- **CONSIGNE A**: D'après le passage sur L'homme sans qualités, pourquoi toute lecture qui tente de s'emparer de cette œuvre risque-t-elle de s'y perdre ? Répondez en une à trois phrases.
- **CONSIGNE B**:
Répondez aux questions suivantes à partir du passage sur L'homme sans qualités :
(i) Quelle autre œuvre le passage attribue-t-il à l'auteur de L'homme sans qualités ?
(ii) Quelle abréviation le passage utilise-t-il pour L'homme sans qualités ?
(iii) Comment le passage qualifie-t-il le travail symbolique dans lequel l'œuvre se présente ?
- **CONSIGNE C**: Poursuivez le passage sur L'homme sans qualités à partir de l'endroit où il s'arrête.

:: SECTION DU TEXTE ::

S’il est vrai qu’une grande œuvre ne se sépare pas des commentaires qui ouvrent devant elle les perspectives les plus diverses et parfois les plus opposées, et s’il est vrai qu’un auteur est indissociable des lectures que l’on peut en faire, d’ailleurs assez dispersées, c’est bien le cas de l’auteur de L’homme sans qualités et des Désarrois de l’élève Törless. L’homme sans qualités [LHSQ], en particulier, a par soi-même des contours indéfinis et toute lecture qui tente de s’en emparer prend le risque de s’y perdre ou de ne pouvoir pratiquer que l’exérèse de quelques axes dans un ensemble d’autres qui auraient pu être choisis en un filtrage qui, s’il est pertinent, deviendra presque aussi important que l’œuvre même, tant elle se présente, même quand son auteur est mort depuis longtemps, toujours en extension, dans un travail symbolique indéfiniment ouvert.

:::
:: EXTRAIT DE DONNÉES ::

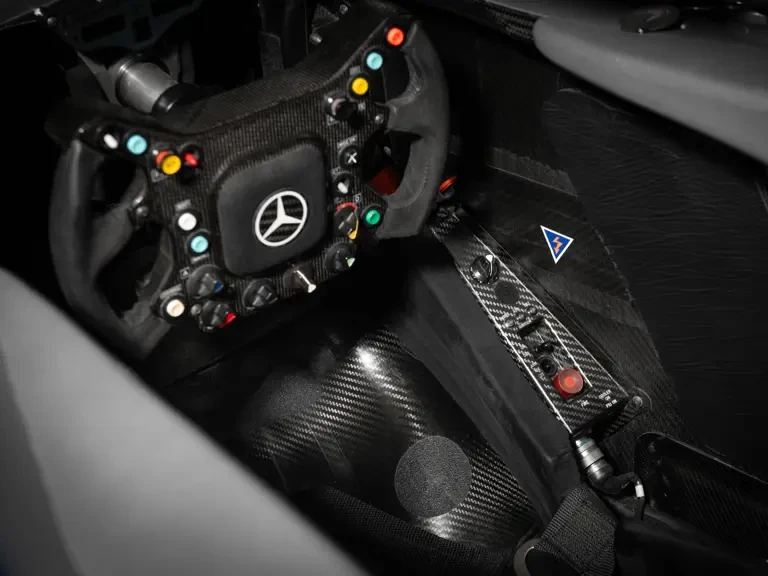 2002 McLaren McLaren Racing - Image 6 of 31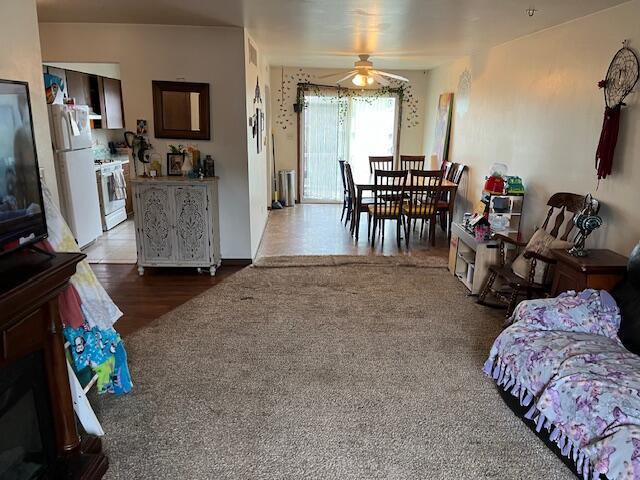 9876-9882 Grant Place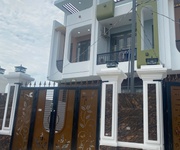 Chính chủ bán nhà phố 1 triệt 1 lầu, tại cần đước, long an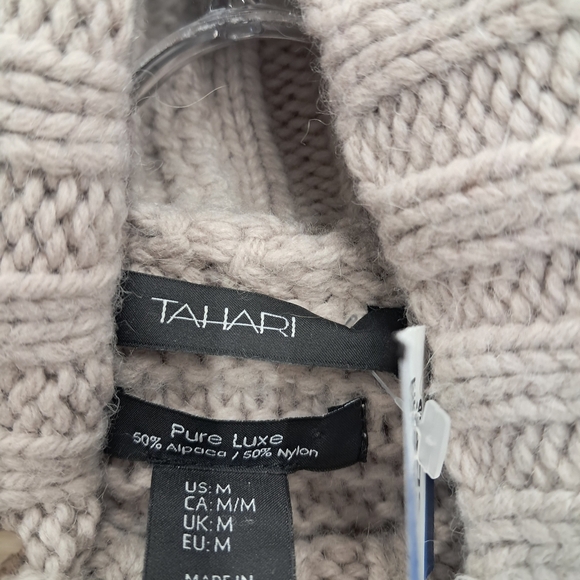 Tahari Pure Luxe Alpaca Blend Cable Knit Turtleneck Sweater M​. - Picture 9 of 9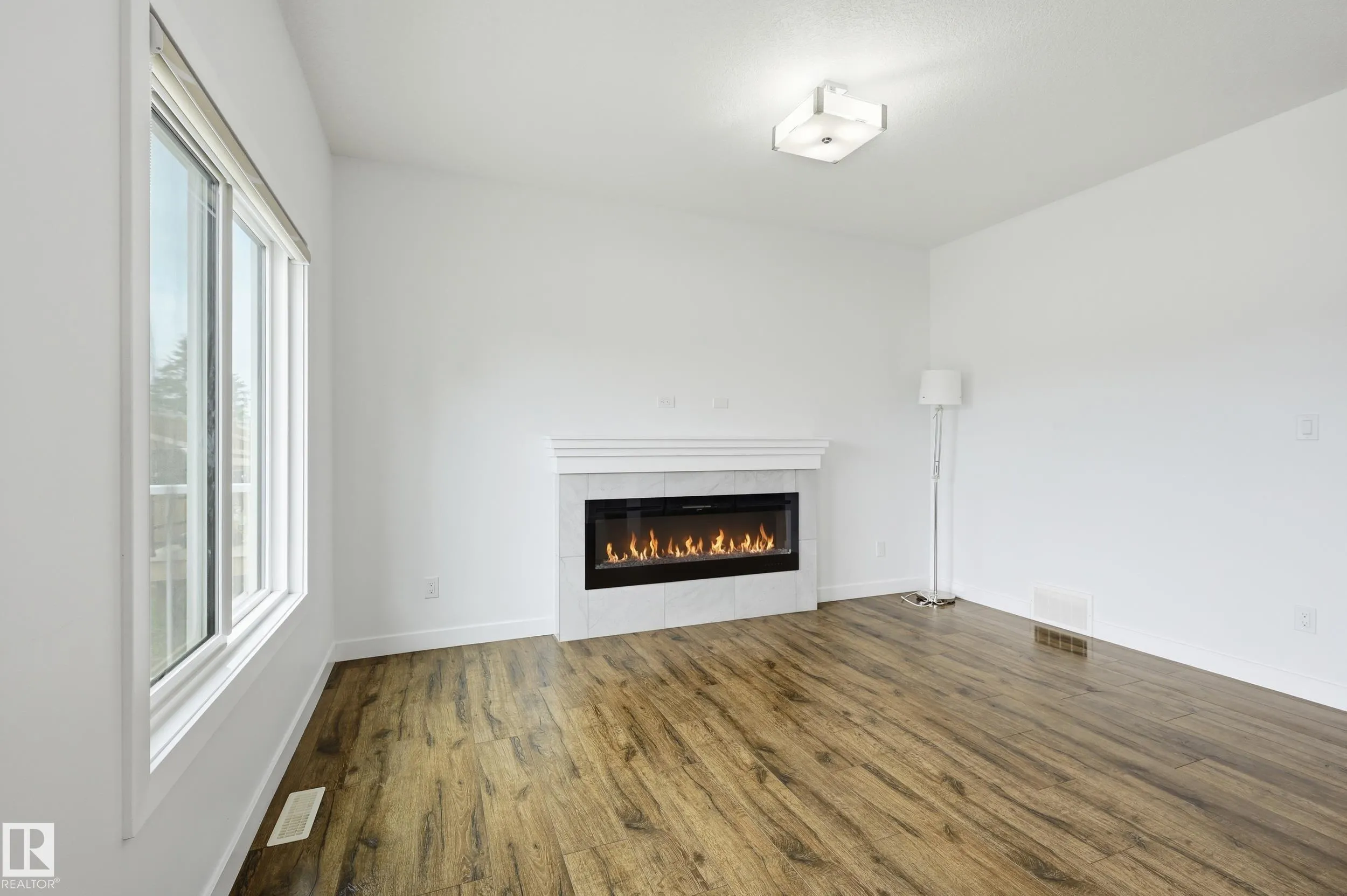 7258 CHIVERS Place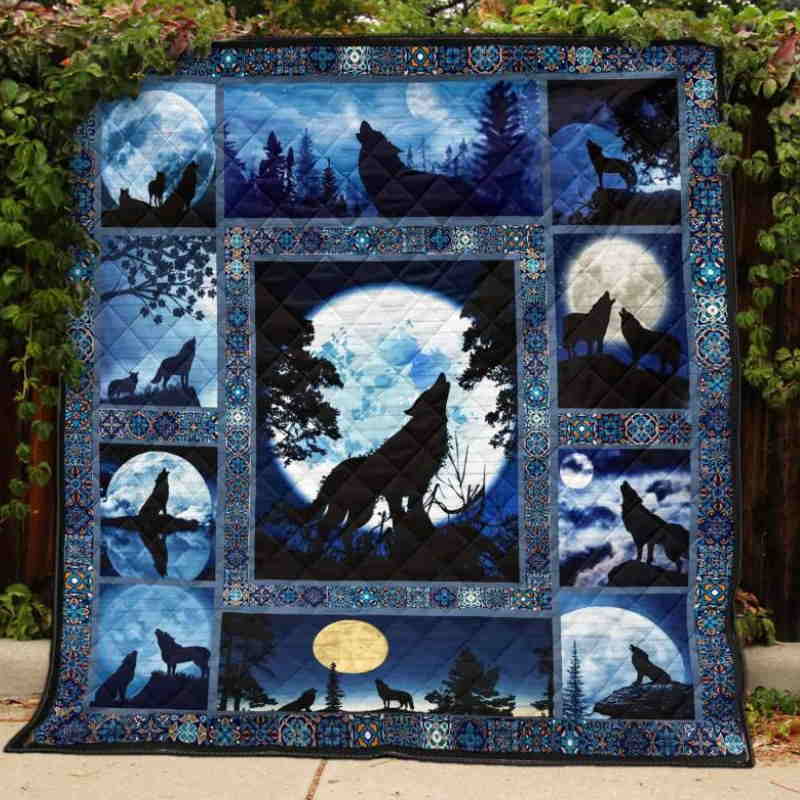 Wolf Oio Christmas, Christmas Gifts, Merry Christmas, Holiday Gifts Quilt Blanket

:::

- **RÉSULTAT A**: Toute lecture qui tente de s'emparer de L'homme sans qualités risque de s'y perdre parce que l'œuvre a par elle-même des contours indéfinis. Faute de pouvoir la saisir entière, une telle lecture ne peut que pratiquer l'exérèse de quelques axes parmi d'autres qui auraient pu être choisis.

- **RÉSULTAT B**:
(i) Les Désarrois de l'élève Törless.
(ii) LHSQ.
(iii) Indéfiniment ouvert.

- **RÉSULTAT C**:
Les personnages, surtout féminins, déjà très nombreux, même si Ulrich occupe, avec Agathe, une place centrale dans LHSQ, pourraient se multiplier indéfiniment, un peu à la façon de ce qui se passe chez Dostoïevski et chez Tolstoï. Ulrich est un homme intelligent qui pense toutes ses expériences et c’est un « homme à femmes », dont la collection des séductions est inépuisable et qui ne laisse émerger de façon notoire de la liste de ses « conquêtes » que des cas très particuliers, jusqu’à la rencontre scabreuse qui, lors de la mort du père, conduira le frère et la sœur, longuement oubliée, à une relation incestueuse à laquelle les deux protagonistes veulent goûter, avant de mourir, comme à une sorte de fondement de l’amour, et dont ils ne seront tirés du suicide, l’un et l’autre, que par accident. Le pouvoir de séduction d’Ulrich se transmet jusqu’aux lectrices et lecteurs de Musil, et c’est à travers le kaléidoscope de ses amours qu’Ulrich comprend ou peut-être seulement vit quelque chose d’un soi précaire, de même que ses partenaires saisissent, au prix d’illusions et d’équivoques, quelque chose d’elles-mêmes à travers lui.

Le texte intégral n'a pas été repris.